Correu bem. Tivemos os conjuntos aqui da Quinta da Manguinha que foram competindo. A Ema a nível elementar, a Ana Carolina no nível avançado, o Pedro, que é o professor principal aqui da Quinta, fez São Jorge, que é o small tour, eu fiz medium tour, que é a preparação para o Grande Prémio com o Invasor, cavalo irmão do Espanto e tivemos a Inês que começou a fazer Grande Prémio e vai abraçar o projecto de manter o nível Grande Prémio aqui na Quinta da Manguinha. Correu-lhe bem, apesar de algumas dificuldades uma vez que é a sua primeira participação e não é um nível fácil. O primeiro duo cavaleiro/cavalo que conseguiu fazer nível Grande Prémio cá fui eu com o Espanto. A Inês é apenas a segunda.
Todas as nossas cavaleiras foram introdu-zidas, este ano, no nível em que participaram. E claro, como é natural, foram prestações com altos e baixos. Para o ano, o objectivo é ter foco e trabalho para subir de nível e, no caso que se vão manter, melhorarem as notas em relação a este ano.

Foi a primeira cavaleira a competir no Grande Prémio e a Inês agora segue-lhe os passos. Porque é que tão poucos cavaleiros de cá chegam a este nível?
Para chegar a um nível deste é preciso termos bastante persistência. Também é preciso termos um treinador que nos conduza no caminho certo. Existem dezenas de treinadores bons, mas há aqueles que nos levam, ao cavaleiro e ao cavalo, no caminho certo. Tive esta sorte com o Duarte Nogueira, Ricardo Wallenstein e o Manuel Veiga, que também teve um papel importantíssimo nesta orientação.

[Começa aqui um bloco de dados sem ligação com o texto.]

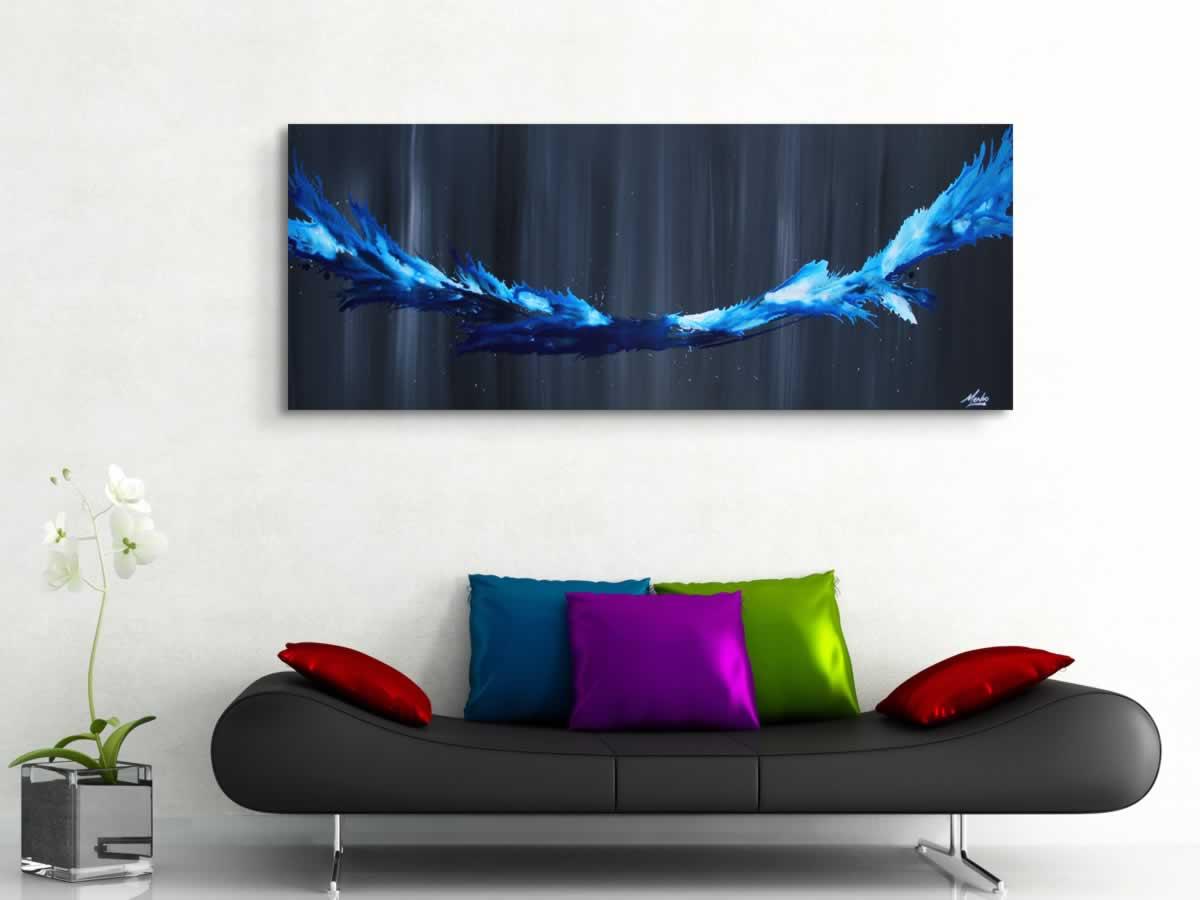 Blue Splash  - Original Canvas Art - Alternate Image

Tenho de realçar o Duarte Nogueira que é quem nos acompanha, efectivamente, de três em três meses.
Foi-nos orientando sempre sem pressões, sem pressa de lá chegar. E o Espanto, porque os cavalos têm de ter um conjunto de características que lhes permita chegar ao Grande Prémio, nomeadamente, ser nobres, têm de se entregar ao trabalho e aceitar a carga física que é gerida, têm de ter gosto a desempenhar os exercícios e não ser demasiado forçados. Por exemplo, o Espanto é um cavalo que gosta de competir e que gosta de entrar em pista. Ele, o Espanto tem um bom passo, um bom trote e um bom galope que ajuda, mas claro que não é decisivo.
Estes são os pontos essenciais, que quando são reunidos os cavalos conseguem lá chegar. Obviamente que temos de ter em conta a saúde do cavalo.
Também temos de ser persistentes. Não é fácil e não podemos desistir à primeira complicação. Também não podemos ter pressa, porque depois as coisas aparecem, começam a juntar-se e depois surge o resultado.

Tem alguma mensagem que queira deixar?
A mensagem que transmito sempre é para as pessoas acreditarem em si e lutem pelos seus sonhos. Nós não conseguimos nada sem trabalho árduo. Agarrem as suas metas e que não desistam à primeira dificuldade.